▶ _Tugas Anda_
(A) Dalam teks tentang batasan bermuamalah dengan non muslim, proyek apa yang sedang dikerjakan oleh teman si penanya?
(B) Kembalikan kutipan dari teks tentang batasan bermuamalah dengan non muslim yang berada di antara "Mohon jawabannya. Jazakumullah" dan "urusan ritual agama.", inklusif.

▶ _Bagian Dokumen_
Batasan Bermuamalah Dengan Non Muslim
Ustad, saya mau bertanya sesuatu, yang kemungkinan perlu untuk diketahui banyak orang. yaitu :
1. Ketika kita punya usaha yang melayani orang banyak dari semua
kalangan, misalnya saja percetakan spanduk. Nah, biasanya kan tidak
hanya umat muslim yang punya acara, tetapi kadangkala orang kristen
punya acara, misalnya perjamuan, dan lain lain.
Kalau mereka bikin spanduk di tempat kita itu hukumnya apa? Dan apa yang harus kita lakukan?
2. Saya punya teman, dia bekerja sebagai tukang batu, dia rajin sholat
tetapi dia saat ini sedang ditugaskan dalam proyek membuat patung Yesus
di tengah kota Wamena. Bagaimana pendapat ustad?
Mohon jawabannya. Jazakumullah atas jawabannya
Jawaban
Assalamu 'alaikum warahmatullahi wabarakatuh,
Bekerja atau bermuamalah dengan pihak non muslim itu perlu dibedakan
menjadi dua. Pertama, yang tidak terkait dengan urusan ritual agama.

▶ _Data Tercatat_
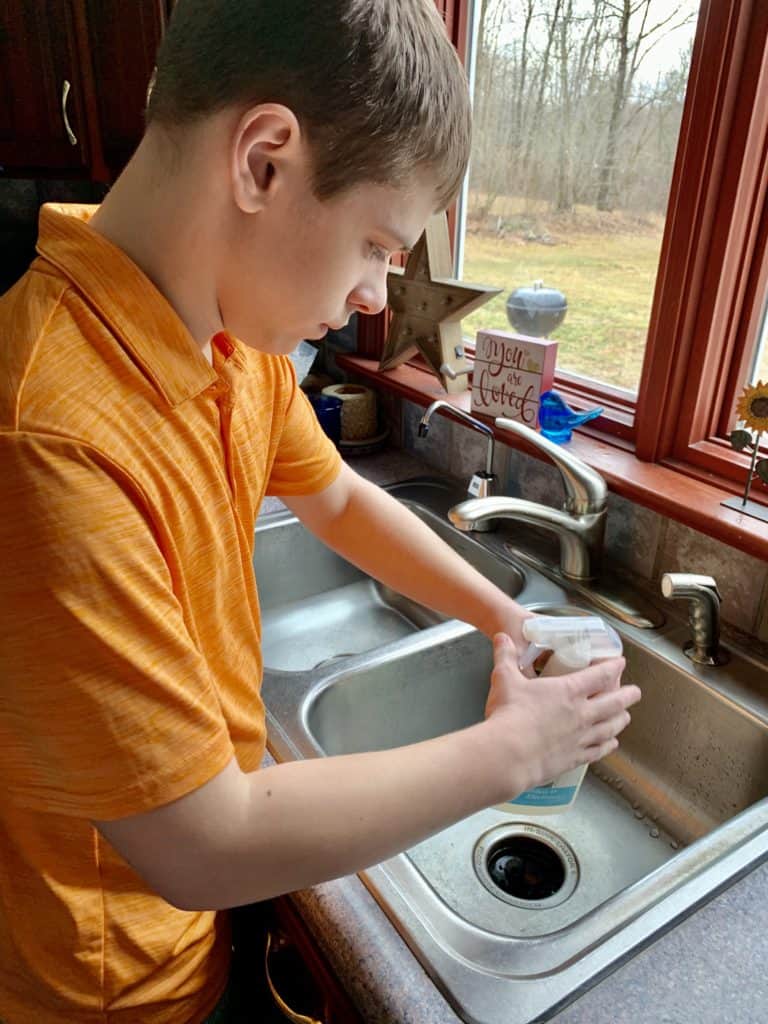 Boy cleaning stainless steel kitchen sink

▶ _Hasil Tiap Tugas_
(A) Membuat patung Yesus di tengah kota Wamena.

(B)
Mohon jawabannya. Jazakumullah atas jawabannya
Jawaban
Assalamu 'alaikum warahmatullahi wabarakatuh,
Bekerja atau bermuamalah dengan pihak non muslim itu perlu dibedakan
menjadi dua. Pertama, yang tidak terkait dengan urusan ritual agama.